A primeira coisa que podemos concluir é que o PS, e principalmente o ministro Pina Moura, nomearam para os postos de maior responsabilidade pessoas que, como agora se torna claro, se situavam ideologicamente na área do PSD. A segunda é que, não tendo ideias políticas próprias nesta matéria (como aliás noutras), o PS limita-se a vogar ao sabor das pressões provenientes dos principais grupos económicos que ajudou a reconstituir até se atingir um grau de promiscuidade entre o poder político e o poder económico provavelmente superior ao que conhecemos antes de 1974.

O PS, talvez o partido português mais fechado à sociedade, tem uma influência quase nula no meio empresarial, mas julga que pode suprir essa falha nomeando para cargos de influência pessoas da confiança do grande capital. O resultado é que, uma vez concluidos pelo PS os fretes que lhe são encomendados, essas personalidades viram-lhe as costas e, como têm estratégias claras, prosseguem tranquilamente o seu caminho ao serviço do novo poder. Como bem nota Henrique Neto, é por isso que o PS não está hoje à vontade para criticar as opções que o novo governo tem tomado na área da Economia.

O grande problema que se põe não é, portanto, saber quando e como o PS regressará ao poder, mas o que fará com ele.

Demarcação. Apoio a opinião de Sarsfield Cabral no DN de hoje: é preciso demarcar claramente a ideia federalista desta manobra de reforço do directório dos grandes países que alguns procuram fazer passar sob a capa da constituição europeia.

O que há de mais positivo no federalismo é a tentativa de assegurar a fiscalização democrática dos órgãos de um poder continental actualmente exercido à revelia dos povos. Sem esse controlo, parece-me que a União Europeia cada vez se assemelhará menos a uma democracia liberal.

Ora a chamada constituição europeia não me parece dar quaisquer garantias de ser um passo no bom sentido.
Ópera dos malandros. Confesso que não compreendo, nem sei se quero compreender, este folhetim degradante em torno da Orquestra Metropolitana de Lisboa.

Mas lá que tudo isto é rasca até dizer chega, disso não tenho dúvidas. E se, como insinuou o maestro Graça Moura, for verdade que as origens deste ajuste de contas remontam ao episódio dos violinos de Chopin, então o caso é muito grave.
Fundos e ideiais. Nota Jorge Sampaio que a Europa não pode ser incensada quando há fundos comunitários e arrasada quando eles escasseiam.

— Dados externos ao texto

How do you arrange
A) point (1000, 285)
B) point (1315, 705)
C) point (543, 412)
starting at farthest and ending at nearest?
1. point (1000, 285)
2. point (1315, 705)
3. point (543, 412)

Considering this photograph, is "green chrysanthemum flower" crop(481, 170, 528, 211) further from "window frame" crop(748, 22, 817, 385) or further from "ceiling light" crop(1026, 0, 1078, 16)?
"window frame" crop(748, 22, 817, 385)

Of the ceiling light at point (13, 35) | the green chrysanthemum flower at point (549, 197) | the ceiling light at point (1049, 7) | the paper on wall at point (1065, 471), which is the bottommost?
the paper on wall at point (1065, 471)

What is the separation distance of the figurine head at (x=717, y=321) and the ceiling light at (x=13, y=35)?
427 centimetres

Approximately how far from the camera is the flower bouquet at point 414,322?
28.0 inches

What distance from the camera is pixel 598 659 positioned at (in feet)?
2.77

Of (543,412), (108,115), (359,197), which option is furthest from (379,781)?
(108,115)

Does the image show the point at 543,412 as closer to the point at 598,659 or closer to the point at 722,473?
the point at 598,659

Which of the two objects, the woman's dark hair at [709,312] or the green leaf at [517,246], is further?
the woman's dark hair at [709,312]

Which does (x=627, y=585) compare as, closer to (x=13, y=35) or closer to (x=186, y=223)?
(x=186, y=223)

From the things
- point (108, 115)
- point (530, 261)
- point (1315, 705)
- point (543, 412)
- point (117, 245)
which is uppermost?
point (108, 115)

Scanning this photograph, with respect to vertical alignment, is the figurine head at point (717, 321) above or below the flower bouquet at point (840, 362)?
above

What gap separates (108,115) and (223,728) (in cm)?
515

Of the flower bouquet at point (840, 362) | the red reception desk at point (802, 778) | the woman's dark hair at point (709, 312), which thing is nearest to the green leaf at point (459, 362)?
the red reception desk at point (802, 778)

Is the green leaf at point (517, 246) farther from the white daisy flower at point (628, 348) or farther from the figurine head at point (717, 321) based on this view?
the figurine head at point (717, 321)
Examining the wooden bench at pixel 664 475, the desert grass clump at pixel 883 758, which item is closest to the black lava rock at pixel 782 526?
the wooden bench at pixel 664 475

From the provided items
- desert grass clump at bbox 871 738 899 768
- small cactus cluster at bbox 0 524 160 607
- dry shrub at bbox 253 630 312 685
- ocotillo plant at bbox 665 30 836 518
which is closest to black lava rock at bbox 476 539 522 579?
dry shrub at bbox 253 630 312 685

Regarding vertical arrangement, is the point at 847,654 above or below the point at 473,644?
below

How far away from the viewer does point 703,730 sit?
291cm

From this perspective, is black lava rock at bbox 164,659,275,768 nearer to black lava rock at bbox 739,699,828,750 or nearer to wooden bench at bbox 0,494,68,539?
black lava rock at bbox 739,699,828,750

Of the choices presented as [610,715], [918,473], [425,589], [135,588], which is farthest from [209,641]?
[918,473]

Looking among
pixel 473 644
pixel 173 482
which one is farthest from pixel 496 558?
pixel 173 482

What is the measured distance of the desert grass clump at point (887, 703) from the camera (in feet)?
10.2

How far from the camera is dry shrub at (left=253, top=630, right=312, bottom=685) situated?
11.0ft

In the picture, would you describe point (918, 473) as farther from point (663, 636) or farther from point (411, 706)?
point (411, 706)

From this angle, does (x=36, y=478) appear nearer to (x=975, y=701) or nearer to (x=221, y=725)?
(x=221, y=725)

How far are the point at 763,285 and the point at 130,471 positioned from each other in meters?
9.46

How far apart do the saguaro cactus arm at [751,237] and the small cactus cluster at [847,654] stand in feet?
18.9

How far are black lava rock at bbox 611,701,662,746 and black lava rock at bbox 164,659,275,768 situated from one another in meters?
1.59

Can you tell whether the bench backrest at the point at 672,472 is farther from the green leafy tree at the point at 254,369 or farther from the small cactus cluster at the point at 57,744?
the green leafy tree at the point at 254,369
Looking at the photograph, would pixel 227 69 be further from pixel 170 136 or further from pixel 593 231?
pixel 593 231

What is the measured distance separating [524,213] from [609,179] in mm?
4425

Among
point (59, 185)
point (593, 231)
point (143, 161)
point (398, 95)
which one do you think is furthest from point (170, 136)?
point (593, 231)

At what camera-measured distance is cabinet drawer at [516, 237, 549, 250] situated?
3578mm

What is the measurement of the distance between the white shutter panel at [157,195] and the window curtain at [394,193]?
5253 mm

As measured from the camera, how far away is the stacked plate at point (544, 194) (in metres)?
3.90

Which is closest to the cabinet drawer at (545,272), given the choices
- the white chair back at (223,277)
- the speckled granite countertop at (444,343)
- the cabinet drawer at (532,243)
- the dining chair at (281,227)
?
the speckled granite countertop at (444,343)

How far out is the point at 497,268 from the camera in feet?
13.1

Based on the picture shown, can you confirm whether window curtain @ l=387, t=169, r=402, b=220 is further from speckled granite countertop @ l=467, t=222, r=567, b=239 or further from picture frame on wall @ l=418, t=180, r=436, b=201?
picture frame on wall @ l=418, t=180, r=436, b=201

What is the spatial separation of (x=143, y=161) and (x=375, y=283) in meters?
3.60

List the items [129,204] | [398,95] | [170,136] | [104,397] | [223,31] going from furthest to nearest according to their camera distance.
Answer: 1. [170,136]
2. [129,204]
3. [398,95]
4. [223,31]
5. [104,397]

Não posso concordar mais. Mas, se durante uma década e meia, os debates nos próprios jornais de referência da classe dirigente raramente foram um pouco além dos fundos, e muitas vezes se centraram na mera capacidade de gastar o dinheiro transferido para Portugal, sem sequer se discutir o modo como eram dispendidos, o que é que se espera que os portugueses pensem sobre o assunto?

De pouco valem os ideais, se não tiverem uma tradução prática de eficácia comprovável. Ora, é verdade que a União Europeia teve, em minha opinião muitos benefícios para Portugal que transcendem largamente os fundos comunitários, tanto no campo económico como nos campos cultural, social, político, etc. Mas, como nunca foram destacados e discutidos, é bem provável que uma boa parte da população não esteja suficientemente consciente deles e, por conseguinte, não os valorize.

Os povos, como as pessoas, aprendem com a experiência, não com sermões. É por isso que a construção europeia pode estar metida numa grande embrulhada.

Tony entre os doutores. Não paro de me surpreender como os mesmos comentadores conservadores que há apenas um ano consideravam Tony Blair o paradigma dos políticos vazios, meros produtos de marketing vogando ao sabor das sondagens, encontram agora nele as sólidas (mas miríficas, digo eu) qualidades morais de um político vitoriano, apenas porque decidiu apoiar Bush no lançamento da guerra do Iraque. Em resumo, o oportunista mestre de relações públicas deu lugar, por um passe de mágica, ao homem de convicções inabaláveis.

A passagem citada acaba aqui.